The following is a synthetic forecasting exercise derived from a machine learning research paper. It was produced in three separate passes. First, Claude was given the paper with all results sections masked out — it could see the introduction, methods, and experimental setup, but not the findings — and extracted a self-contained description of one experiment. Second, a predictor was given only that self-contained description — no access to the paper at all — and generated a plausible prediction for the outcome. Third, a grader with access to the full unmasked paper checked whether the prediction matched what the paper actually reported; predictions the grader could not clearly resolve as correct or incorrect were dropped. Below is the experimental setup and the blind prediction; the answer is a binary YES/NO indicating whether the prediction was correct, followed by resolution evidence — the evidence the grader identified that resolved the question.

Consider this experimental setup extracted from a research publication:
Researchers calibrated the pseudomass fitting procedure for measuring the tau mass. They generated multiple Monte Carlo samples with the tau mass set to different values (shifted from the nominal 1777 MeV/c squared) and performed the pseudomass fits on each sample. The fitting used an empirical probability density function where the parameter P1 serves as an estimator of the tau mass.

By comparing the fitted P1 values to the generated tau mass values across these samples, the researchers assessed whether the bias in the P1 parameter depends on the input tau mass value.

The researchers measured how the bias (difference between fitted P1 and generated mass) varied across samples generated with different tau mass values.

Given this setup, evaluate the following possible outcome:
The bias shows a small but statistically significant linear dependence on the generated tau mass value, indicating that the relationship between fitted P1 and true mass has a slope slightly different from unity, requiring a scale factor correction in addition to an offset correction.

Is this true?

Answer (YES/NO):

---

■ **INSTRUCTIONS FOR THE TASK**
All the data must be duplicated exactly, with nothing added or removed.

■ **TASK OUTPUT**
The following is a synthetic forecasting exercise derived from a machine learning research paper. It was produced in three separate passes. First, Claude was given the paper with all results sections masked out — it could see the introduction, methods, and experimental setup, but not the findings — and extracted a self-contained description of one experiment. Second, a predictor was given only that self-contained description — no access to the paper at all — and generated a plausible prediction for the outcome. Third, a grader with access to the full unmasked paper checked whether the prediction matched what the paper actually reported; predictions the grader could not clearly resolve as correct or incorrect were dropped. Below is the experimental setup and the blind prediction; the answer is a binary YES/NO indicating whether the prediction was correct, followed by resolution evidence — the evidence the grader identified that resolved the question.

Consider this experimental setup extracted from a research publication:
Researchers calibrated the pseudomass fitting procedure for measuring the tau mass. They generated multiple Monte Carlo samples with the tau mass set to different values (shifted from the nominal 1777 MeV/c squared) and performed the pseudomass fits on each sample. The fitting used an empirical probability density function where the parameter P1 serves as an estimator of the tau mass.

By comparing the fitted P1 values to the generated tau mass values across these samples, the researchers assessed whether the bias in the P1 parameter depends on the input tau mass value.

The researchers measured how the bias (difference between fitted P1 and generated mass) varied across samples generated with different tau mass values.

Given this setup, evaluate the following possible outcome:
The bias shows a small but statistically significant linear dependence on the generated tau mass value, indicating that the relationship between fitted P1 and true mass has a slope slightly different from unity, requiring a scale factor correction in addition to an offset correction.

Is this true?

Answer (YES/NO):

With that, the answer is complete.